Van Sluijs: I write as a way to puzzle things out and to capture thinking. Thoughts are evanescent and writing holds them. It requires concerted attention to bring thoughts up whole out of the unconscious and to hook them with words, to give them an anchor and lasting presence in the conscious world. Metaphor is one effective hook. Poetry, often, is a beautiful, complex, and thoughtful argument. I frequently use the natural world as an entrée into a question. Poetry as a form uses language to make connections — at times extravagantly surprising connections through syntax, sound, and meter — that prosaic language communicating data does not.
Recently, the deaths of my father and mother drive my work: about a dozen poems are the result thus far. Climate change — that euphemism for humans destroying the planet — is also increasingly a question generating poems and stories.
Question 3: Do you have any favorite artists or art that have influenced you and who/what are they?

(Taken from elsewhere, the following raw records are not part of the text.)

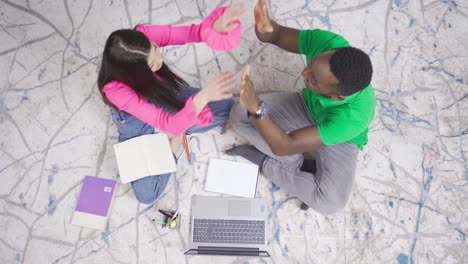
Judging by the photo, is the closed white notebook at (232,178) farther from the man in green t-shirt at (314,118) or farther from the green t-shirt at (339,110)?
the green t-shirt at (339,110)

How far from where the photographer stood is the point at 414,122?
1.63m

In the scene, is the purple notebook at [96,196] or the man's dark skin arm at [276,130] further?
the purple notebook at [96,196]

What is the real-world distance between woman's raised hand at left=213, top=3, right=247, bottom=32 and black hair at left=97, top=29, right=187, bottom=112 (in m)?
0.25

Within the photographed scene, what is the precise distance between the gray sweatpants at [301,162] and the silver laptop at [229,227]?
17 cm

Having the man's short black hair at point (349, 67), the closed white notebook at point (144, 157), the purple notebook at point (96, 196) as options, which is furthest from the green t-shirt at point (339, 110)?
the purple notebook at point (96, 196)

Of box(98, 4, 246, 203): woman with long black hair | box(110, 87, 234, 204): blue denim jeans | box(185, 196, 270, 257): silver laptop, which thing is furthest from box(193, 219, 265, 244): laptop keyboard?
box(98, 4, 246, 203): woman with long black hair

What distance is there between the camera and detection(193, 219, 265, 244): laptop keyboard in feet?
4.95

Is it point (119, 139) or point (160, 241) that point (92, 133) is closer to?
point (119, 139)

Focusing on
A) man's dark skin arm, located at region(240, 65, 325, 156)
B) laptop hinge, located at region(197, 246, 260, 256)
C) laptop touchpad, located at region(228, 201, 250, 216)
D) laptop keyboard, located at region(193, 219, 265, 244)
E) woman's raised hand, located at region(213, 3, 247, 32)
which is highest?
woman's raised hand, located at region(213, 3, 247, 32)

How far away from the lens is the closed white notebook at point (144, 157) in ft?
4.94

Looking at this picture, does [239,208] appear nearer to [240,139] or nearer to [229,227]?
[229,227]

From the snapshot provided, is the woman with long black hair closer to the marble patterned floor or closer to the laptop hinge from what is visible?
the marble patterned floor

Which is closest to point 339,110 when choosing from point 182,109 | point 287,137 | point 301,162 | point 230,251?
point 287,137

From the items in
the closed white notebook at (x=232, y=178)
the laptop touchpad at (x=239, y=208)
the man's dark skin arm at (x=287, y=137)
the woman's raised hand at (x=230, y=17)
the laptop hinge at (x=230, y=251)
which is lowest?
the laptop hinge at (x=230, y=251)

Van Sluijs: My graduate degree is from the Iowa Writers Workshop, where I earned an MFA in Poetry. I was fortunate to be accepted. I studied primarily with Gerald Stern, Jorie Graham, and for one semester with the poet Elinor Wilner. They all influenced me enormously. My earlier influences were Shakespeare (that seems trite, but it’s not — I was entranced by the language and memorized soliloquies in seventh grade), Whitman, Dickinson, James Joyce, Nabokov, Salinger, Gwendolyn Brooks, Mary Oliver, Ursula K. Le Guin, Philip K. Dick, dozens more. I reread Michael Ondaatje’s “The English Patient” every few years for its brilliant and astounding language and form.

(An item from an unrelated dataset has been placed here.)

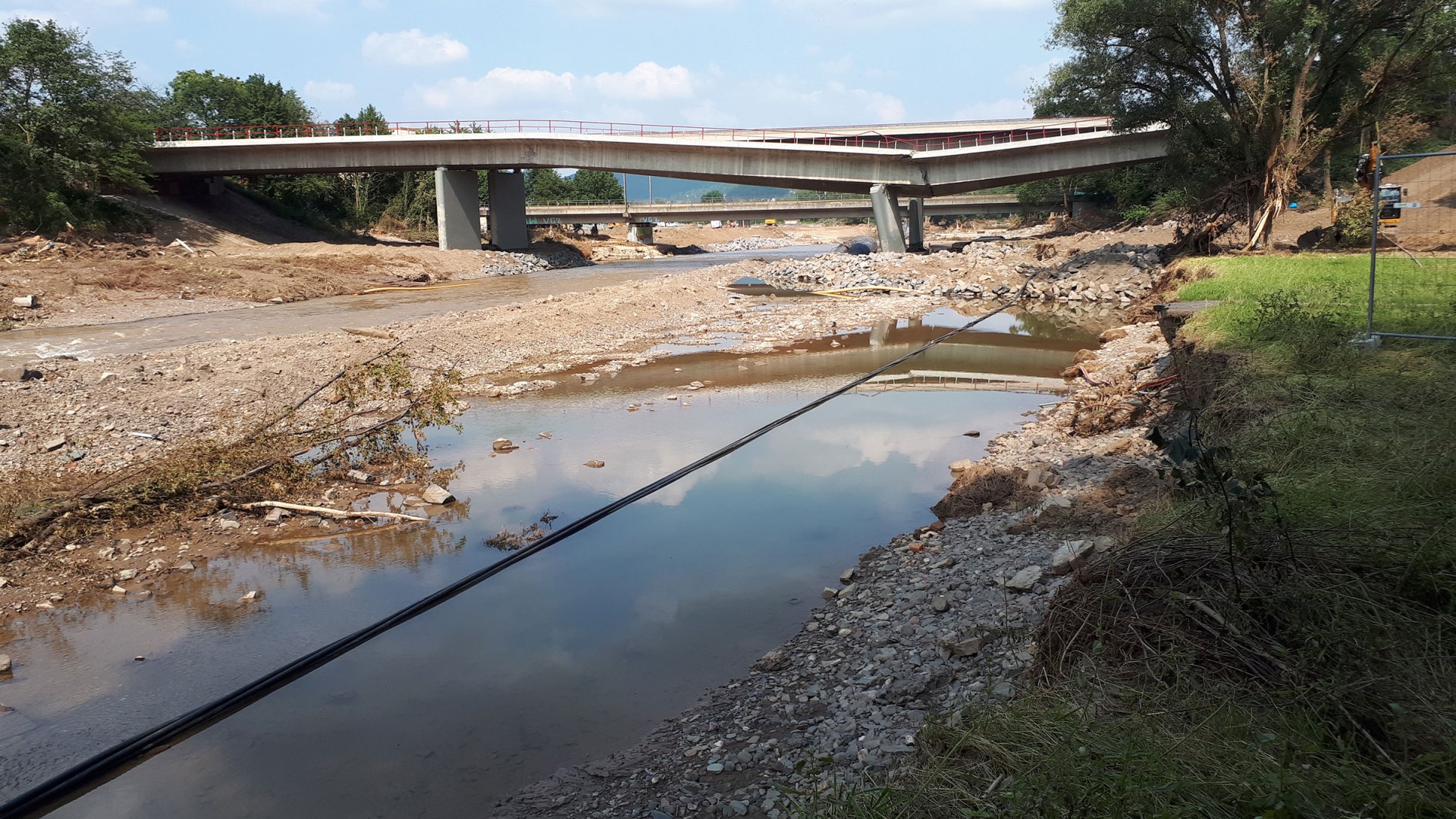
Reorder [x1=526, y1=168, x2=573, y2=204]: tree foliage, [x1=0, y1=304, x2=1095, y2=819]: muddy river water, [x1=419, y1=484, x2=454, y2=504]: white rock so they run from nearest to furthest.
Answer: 1. [x1=0, y1=304, x2=1095, y2=819]: muddy river water
2. [x1=419, y1=484, x2=454, y2=504]: white rock
3. [x1=526, y1=168, x2=573, y2=204]: tree foliage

Question 4: How do you balance your art with the rest of responsibilities in your life and does art help you in those other arenas of your life?
Van Sluijs: A few years after I completed my MFA, I received a national award (the Amy Lowell Travelling Poetry Scholarship [note: Van Sluijs was spelled Van Sluys during this time]) and published a collection of poetry with New Rivers Press, which made it possible for me to be hired to teach writing and literature at a few universities. I learned after a few years that the work would not allow me to write. University teaching is nurturing for some but not for others. So, there were many years without balance until I stepped away from it, knowing it couldn’t support my art yet required most of my time.
For me and many others, it’s essential to have time that is unpolluted by anxiety about basic living. That’s why art grants exist, that’s why the MacArthur Fellowship exists. I have small amounts of that time now, and it allows me to write. Before the COVID exigencies, I met weekly with a small group of writers, eventually just one, to read and discuss our current projects. That has been helpful: the existence of a superbly educated audience — even of one —can focus thinking and make words on a page.
Question 5: What is next for your art (anything you are working on now or planning to)?
Van Sluijs: I am working on a novel. The plot, characters, pounds of notes, scores of pages of background data, and some written scenes exist in a box, and there is a room in my mind where it breathes and waits. I am close to making it my principal project. I also have enough poems for another collection, though I am not yet motivated to take that step. Poetry publishing in this country is generally fraught and unsatisfying; I need a more compelling reason than just to have another book in print.
Question 6: Do you have any advice for anyone curious or interested in getting into writing who hasn’t before?
Van Sluijs: If you know you must write, then do it, but to be able to improve — and most importantly to be able to judge whether your work is any good — devote yourself in a disciplined way to reading the work of those who have done it extremely well and pay attention to everything. Writers considered “Masters” are considered that for a reason. In poetry, learn the prosody of the past: that is, write in forms, even if you think they are stilted and old fashioned. You will learn more about syntax, sound, and rhythm (meter) in writing the three main types of sonnets than you can possibly imagine. One of my early teachers, when he felt himself in a deep slump, set himself the goal of writing a sonnet a day. It was nearly miraculous!